> [WHAT IS NEEDED]: How many lines in the data that follows contain the word "Soft"? Only that number is needed.

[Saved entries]
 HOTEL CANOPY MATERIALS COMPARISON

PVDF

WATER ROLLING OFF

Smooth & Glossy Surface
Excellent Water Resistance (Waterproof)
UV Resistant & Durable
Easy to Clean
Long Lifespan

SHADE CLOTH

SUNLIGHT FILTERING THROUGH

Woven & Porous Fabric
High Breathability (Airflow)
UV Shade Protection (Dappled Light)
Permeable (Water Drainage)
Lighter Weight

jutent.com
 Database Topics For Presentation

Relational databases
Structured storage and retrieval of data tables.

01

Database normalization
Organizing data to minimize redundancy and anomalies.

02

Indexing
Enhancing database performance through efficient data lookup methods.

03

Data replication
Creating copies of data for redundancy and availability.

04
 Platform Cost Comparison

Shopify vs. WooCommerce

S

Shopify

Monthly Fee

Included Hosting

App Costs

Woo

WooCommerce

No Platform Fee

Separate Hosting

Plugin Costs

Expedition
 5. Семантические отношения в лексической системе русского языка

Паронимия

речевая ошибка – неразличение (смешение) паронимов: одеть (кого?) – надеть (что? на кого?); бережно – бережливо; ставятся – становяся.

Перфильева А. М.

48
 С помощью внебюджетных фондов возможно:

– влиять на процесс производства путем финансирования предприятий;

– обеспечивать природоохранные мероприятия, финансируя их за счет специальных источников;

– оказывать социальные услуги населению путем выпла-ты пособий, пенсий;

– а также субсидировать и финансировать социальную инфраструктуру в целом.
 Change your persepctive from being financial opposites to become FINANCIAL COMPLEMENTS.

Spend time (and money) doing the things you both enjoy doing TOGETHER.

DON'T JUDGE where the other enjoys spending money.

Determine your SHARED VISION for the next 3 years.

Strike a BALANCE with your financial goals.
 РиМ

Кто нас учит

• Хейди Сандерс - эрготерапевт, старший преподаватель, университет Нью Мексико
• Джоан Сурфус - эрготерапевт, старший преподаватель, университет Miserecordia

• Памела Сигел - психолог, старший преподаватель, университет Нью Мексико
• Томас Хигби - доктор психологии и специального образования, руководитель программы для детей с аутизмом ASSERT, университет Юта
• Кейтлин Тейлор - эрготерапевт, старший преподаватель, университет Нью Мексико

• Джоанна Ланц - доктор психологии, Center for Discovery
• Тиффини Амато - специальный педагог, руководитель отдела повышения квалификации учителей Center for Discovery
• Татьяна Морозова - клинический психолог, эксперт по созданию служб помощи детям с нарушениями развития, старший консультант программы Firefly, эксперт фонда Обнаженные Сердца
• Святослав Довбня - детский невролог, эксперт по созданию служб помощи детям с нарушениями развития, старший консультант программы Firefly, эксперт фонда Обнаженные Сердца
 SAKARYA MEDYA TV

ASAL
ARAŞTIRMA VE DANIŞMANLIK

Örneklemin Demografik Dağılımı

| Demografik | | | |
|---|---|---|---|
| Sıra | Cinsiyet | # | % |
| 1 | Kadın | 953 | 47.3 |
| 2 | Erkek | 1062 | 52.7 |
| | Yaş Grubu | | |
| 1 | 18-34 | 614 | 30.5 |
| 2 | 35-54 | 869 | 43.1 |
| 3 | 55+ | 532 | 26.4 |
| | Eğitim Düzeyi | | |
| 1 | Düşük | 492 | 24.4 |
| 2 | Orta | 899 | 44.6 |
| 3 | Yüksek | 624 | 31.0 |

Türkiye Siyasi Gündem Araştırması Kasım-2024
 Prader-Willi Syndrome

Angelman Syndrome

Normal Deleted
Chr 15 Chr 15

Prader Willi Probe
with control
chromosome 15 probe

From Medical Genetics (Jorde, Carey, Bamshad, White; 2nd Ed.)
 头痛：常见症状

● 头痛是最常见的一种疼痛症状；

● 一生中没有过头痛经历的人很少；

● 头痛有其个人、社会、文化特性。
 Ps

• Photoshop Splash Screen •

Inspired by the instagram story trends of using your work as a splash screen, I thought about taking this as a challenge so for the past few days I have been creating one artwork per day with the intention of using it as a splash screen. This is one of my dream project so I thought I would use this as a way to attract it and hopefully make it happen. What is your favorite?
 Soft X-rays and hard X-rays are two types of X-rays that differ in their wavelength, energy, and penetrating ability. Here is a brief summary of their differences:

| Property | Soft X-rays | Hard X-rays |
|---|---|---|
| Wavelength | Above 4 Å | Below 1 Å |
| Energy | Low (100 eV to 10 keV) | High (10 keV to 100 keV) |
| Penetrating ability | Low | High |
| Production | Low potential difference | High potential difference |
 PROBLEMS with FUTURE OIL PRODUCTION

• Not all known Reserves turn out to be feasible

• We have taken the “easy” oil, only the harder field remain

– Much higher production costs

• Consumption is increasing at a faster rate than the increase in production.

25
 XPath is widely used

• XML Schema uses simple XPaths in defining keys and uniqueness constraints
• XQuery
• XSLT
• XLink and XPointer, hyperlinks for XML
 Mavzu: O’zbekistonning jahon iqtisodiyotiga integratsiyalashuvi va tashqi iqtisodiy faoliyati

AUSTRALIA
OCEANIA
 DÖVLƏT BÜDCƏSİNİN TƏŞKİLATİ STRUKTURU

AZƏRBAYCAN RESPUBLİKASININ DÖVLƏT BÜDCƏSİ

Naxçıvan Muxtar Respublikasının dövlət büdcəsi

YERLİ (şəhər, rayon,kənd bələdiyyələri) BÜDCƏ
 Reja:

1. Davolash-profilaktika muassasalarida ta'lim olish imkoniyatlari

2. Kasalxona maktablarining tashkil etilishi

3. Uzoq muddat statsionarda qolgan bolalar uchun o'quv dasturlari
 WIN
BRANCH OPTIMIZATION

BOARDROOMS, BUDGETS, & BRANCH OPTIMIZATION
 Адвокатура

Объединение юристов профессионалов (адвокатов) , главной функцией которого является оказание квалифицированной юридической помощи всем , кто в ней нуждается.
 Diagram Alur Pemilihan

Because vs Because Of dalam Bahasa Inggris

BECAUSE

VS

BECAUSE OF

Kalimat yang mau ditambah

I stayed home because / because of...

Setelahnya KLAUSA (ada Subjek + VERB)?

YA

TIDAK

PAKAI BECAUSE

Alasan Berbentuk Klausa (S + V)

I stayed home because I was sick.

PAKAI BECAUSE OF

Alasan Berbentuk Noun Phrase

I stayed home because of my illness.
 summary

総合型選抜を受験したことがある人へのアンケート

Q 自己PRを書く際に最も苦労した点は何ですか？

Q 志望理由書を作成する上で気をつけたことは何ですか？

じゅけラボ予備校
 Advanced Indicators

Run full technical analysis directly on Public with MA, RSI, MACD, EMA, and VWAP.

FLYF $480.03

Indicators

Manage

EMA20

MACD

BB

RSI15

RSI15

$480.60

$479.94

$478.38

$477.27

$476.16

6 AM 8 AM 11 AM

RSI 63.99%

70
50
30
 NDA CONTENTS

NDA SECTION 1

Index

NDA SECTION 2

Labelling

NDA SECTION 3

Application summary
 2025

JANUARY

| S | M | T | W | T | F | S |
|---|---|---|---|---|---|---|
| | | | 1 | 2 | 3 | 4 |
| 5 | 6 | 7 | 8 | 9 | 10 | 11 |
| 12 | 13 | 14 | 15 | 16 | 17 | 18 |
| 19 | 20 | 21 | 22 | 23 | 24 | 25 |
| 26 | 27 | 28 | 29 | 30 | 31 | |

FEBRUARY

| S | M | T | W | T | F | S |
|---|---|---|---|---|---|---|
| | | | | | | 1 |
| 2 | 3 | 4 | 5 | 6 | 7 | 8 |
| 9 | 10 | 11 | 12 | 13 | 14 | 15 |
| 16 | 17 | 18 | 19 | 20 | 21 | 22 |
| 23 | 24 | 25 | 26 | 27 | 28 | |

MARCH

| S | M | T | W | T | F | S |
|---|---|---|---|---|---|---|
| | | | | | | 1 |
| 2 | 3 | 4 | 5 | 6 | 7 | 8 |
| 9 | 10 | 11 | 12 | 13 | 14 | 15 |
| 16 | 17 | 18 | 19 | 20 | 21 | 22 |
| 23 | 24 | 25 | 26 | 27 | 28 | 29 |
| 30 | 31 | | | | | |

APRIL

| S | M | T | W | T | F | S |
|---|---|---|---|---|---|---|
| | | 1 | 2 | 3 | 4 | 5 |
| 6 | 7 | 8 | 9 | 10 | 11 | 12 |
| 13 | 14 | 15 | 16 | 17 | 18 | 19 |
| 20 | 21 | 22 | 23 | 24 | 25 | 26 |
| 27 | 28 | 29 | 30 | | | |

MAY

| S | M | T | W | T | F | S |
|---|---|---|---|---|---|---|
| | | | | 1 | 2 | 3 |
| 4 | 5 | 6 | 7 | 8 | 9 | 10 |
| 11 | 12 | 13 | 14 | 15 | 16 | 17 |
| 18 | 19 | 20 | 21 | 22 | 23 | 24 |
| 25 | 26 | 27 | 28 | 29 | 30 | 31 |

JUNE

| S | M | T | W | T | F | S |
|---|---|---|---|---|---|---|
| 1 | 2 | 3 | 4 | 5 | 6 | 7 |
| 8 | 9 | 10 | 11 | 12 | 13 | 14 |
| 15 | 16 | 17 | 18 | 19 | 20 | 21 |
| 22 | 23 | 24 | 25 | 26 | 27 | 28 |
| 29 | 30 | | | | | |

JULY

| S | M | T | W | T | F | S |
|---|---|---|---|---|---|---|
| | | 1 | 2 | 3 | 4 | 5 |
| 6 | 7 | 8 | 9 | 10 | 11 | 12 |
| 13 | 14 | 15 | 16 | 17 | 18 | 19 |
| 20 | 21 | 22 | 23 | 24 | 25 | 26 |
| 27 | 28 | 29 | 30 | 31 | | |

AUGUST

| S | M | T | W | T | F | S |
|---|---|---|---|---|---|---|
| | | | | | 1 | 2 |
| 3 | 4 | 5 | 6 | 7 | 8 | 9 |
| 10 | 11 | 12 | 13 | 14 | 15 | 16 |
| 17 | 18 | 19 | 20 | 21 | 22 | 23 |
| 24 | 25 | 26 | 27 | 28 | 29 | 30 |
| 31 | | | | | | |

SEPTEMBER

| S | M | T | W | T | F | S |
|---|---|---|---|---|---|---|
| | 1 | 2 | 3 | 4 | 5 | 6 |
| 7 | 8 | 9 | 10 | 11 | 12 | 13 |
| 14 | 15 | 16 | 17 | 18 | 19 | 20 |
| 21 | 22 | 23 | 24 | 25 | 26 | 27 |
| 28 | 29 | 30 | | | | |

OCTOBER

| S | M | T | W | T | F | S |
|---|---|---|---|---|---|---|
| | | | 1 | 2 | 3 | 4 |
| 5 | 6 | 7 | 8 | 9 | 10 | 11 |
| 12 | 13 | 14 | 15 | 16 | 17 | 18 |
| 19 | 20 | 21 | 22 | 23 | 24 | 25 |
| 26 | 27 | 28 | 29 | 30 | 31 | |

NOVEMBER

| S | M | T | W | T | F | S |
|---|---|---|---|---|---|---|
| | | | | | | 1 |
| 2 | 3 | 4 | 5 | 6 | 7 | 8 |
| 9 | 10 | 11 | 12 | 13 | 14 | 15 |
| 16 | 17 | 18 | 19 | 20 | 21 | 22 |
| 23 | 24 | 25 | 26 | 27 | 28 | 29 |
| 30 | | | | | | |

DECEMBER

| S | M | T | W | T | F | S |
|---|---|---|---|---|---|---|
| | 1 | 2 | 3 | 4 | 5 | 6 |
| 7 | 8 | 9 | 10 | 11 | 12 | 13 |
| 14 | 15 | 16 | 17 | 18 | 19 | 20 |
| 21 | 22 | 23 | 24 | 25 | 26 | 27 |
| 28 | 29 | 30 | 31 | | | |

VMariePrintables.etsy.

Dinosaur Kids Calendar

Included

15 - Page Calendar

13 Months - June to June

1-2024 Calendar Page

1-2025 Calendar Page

> [SOLUTION FOR THIS EXERCISE]: 2